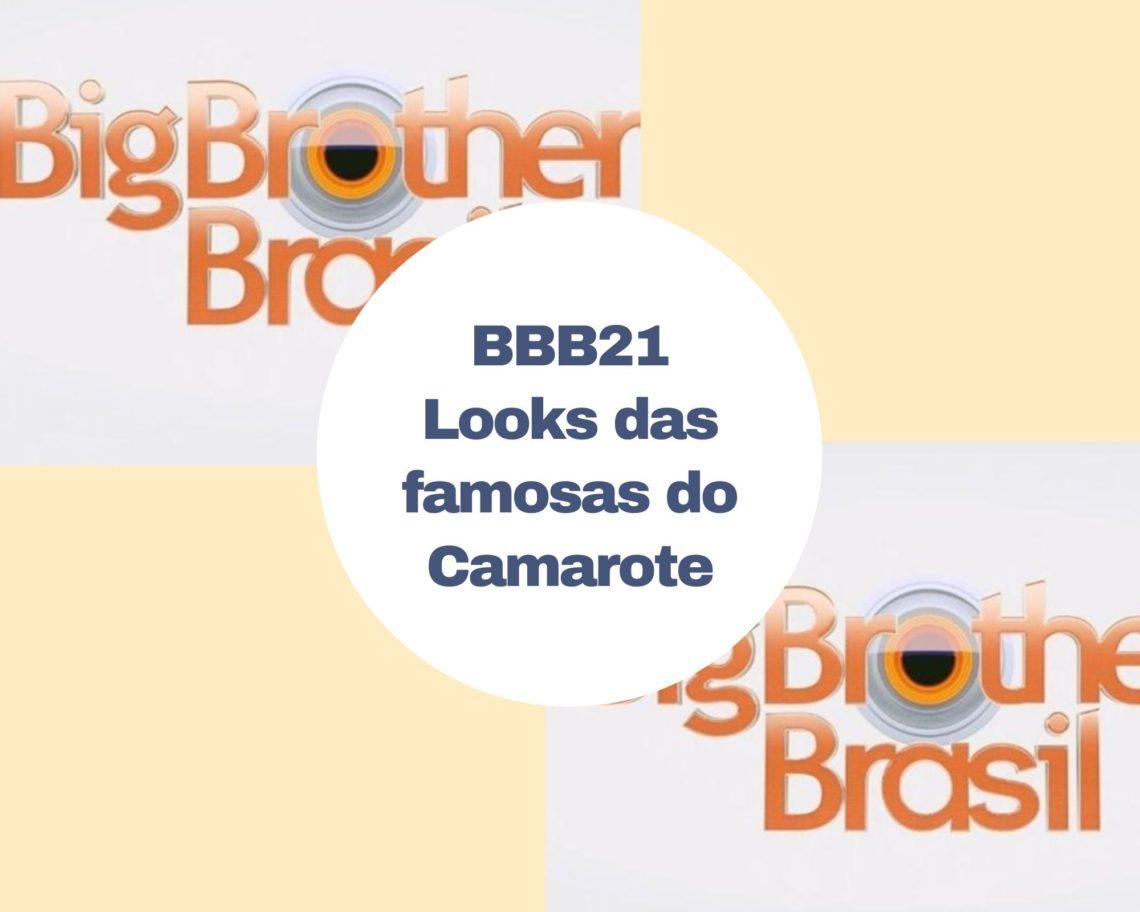 bbb21-looks-inspiracao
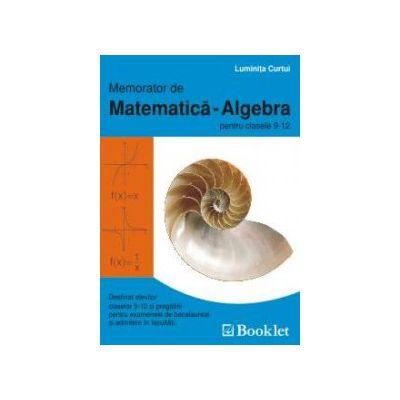 Memorator de matematica - Algebra pentru clasele a IX-a si a XII-a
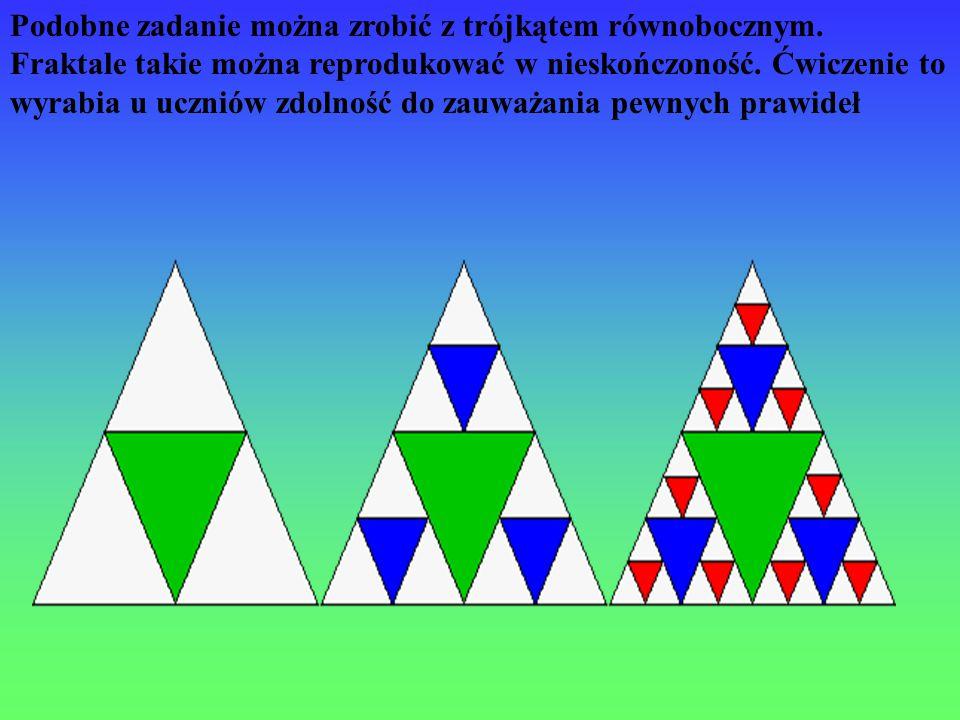 Podobne zadanie można zrobić z trójkątem równobocznym. Fraktale takie można reprodukować w nieskończoność. Ćwiczenie to wyrabia u uczniów zdolność do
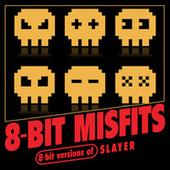 8-Bit Versions of Slayer de 8-Bit Misfits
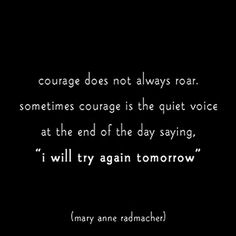 "#Courage does not always roar. Sometimes courage is the quiet voice at the end of the day saying, ""I Will Try Again Tomorrow.""  Never give up!"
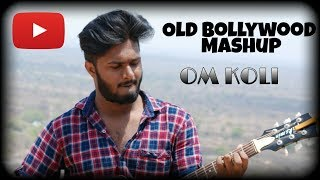 Gambar cover Old Bollywood Mashup | cover by Om Koli | Unplugged |
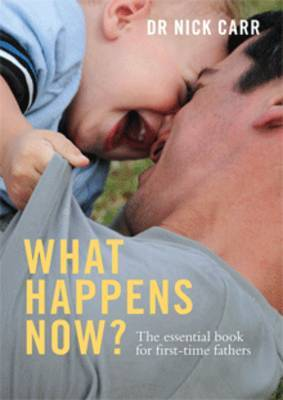What Happens Now?: The Essential Book for First Time Fathers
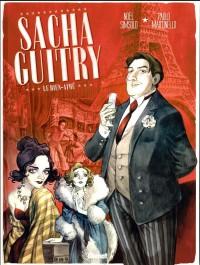 Sacha Guitry - Tome 01: Le Bien-aimé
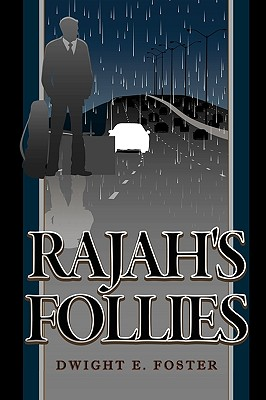 Rajah's Follies - Foster, Dwight E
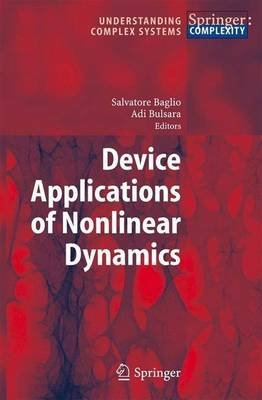 Device Applications of Nonlinear Dynamics. Understanding Complex Systems (Electronic book text): S. Baglio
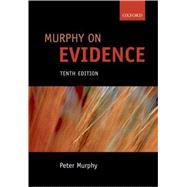 Murphy on Evidence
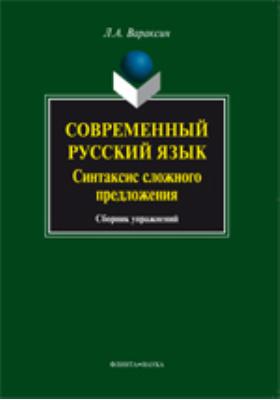 Современный русский язык. Синтаксис сложного предложения: сборник упражнений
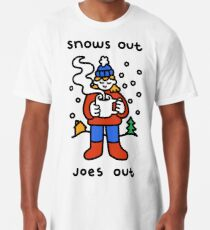 Snows Out Joes Out Long T-Shirt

[What you should do] Beginning at the line with "Rajah's Follies - Foster, Dwight E", reproduce each line exactly through the last line of the records above, with pictures left out.

[Result of this task]
 Rajah's Follies - Foster, Dwight E
 Device Applications of Nonlinear Dynamics. Understanding Complex Systems (Electronic book text): S. Baglio
 Murphy on Evidence
 Современный русский язык. Синтаксис сложного предложения: сборник упражнений
 Snows Out Joes Out Long T-Shirt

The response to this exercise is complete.